Wednesday, October 31, 2012

Catholic couple rescues 1,400 Chinese orphans

https://fbcdn-profile-a.akamaihd.net/hprofile-ak-snc6/277053_230680524654_550199944_n.jpgAn American couple living in China for 15 years says their success in rescuing over 1,000 medically-fragile orphans is due to totally relying on God, especially during trying times.
 
“You really have to have an absolute dependence on God that the money's gonna show up when you need it and that you're going to stay out of trouble,” Brent Johnson of the organization China Little Flower told CNA Oct. 17.

Founded in 1998, China Little Flower is the parent organization of Brent and Serena Johnson's “apostolic hobby,” Little Flower Projects, a charity that seeks to reach out to the most vulnerable of China's population by providing medical care to abandoned orphans and children.

While one was a student and the other a tourist, Brent and Serena met in China in 1990 and soon returned to the United States, where they converted to Catholicism and were married.

When they returned to China as teachers shortly after the 1995 birth of their eldest son, Thomas Becket, the Johnsons were confronted with the “unbelievable” conditions of Chinese orphanages.

“It was a confrontation with the truly ugly side of humanity,” Johnson said. “So we said, 'We gotta do something.'”

Although conditions in the government-run orphanages have improved since the 1990s, he said around one-third of the country's roughly 700 facilities still have an infant mortality rate that hovers near 100 percent.

The Johnsons asked the orphanage leaders if they could foster one of the children in their own home and were granted permission.

“We were just kind of ordinary, young Catholics living our faith, trying to do the right thing,” Johnson said. “When we started this, we didn't think of ourselves as missionaries.”

From then on, they convinced family friends in China to do the same. Eventually, they began to pay Chinese families to take in orphans as well.

“This wasn't any great leap in brilliance, this was just doing what (Serena's) parents had done,” Johnson said, referring to his in-laws in Connecticut who three adopted children, had three biological children and served as foster parents for several years.

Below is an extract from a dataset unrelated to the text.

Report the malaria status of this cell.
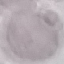

It is uninfected.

Since then, the Johnsons and those who work with Little Flower Projects have helped rescue 1,400 orphans who would have otherwise died.

In 2005, the organization also began to arrange group homes for children with physical disabilities, giving them a place where they can live and be educated in a family-like setting until adulthood.

“We feel this incredible pressure to just save as many babies as we can,” he said.

Johnson, who works full-time as a start-up business manager and now has 6 children of his own, said the charity generally has only about 2-3 months of funding in the bank at one time.

“I don't know if it's bad management on my part,” he said with a laugh, “or God's plan.”

Johnson added, “The truth of the matter is that every time we get ahead with money, we start a new project.”

While some people have called such a move financially irresponsible, Johnson generally ignores their criticism.

“I think, 'Well, I have this money now. I can save 100 babies this year that otherwise wouldn't be saved.'”

Regardless of one's opinion of China, Johnson said it is important that Americans not “forget the little people” who make up the “bottom rung” of the country's nearly 1.4 billion population.

Prayer and educating oneself about China's orphans is the best way to get involved, he added.

Those who are interested can receive updates about the organization and the children they serve by “liking” their Facebook page, which frequently adds prayer requests and photos of the children in their care.

“As I said in the beginning, I think this is God's hand at work here, and I'm not one of those kinds of Christians that says that lightly,” Johnson said.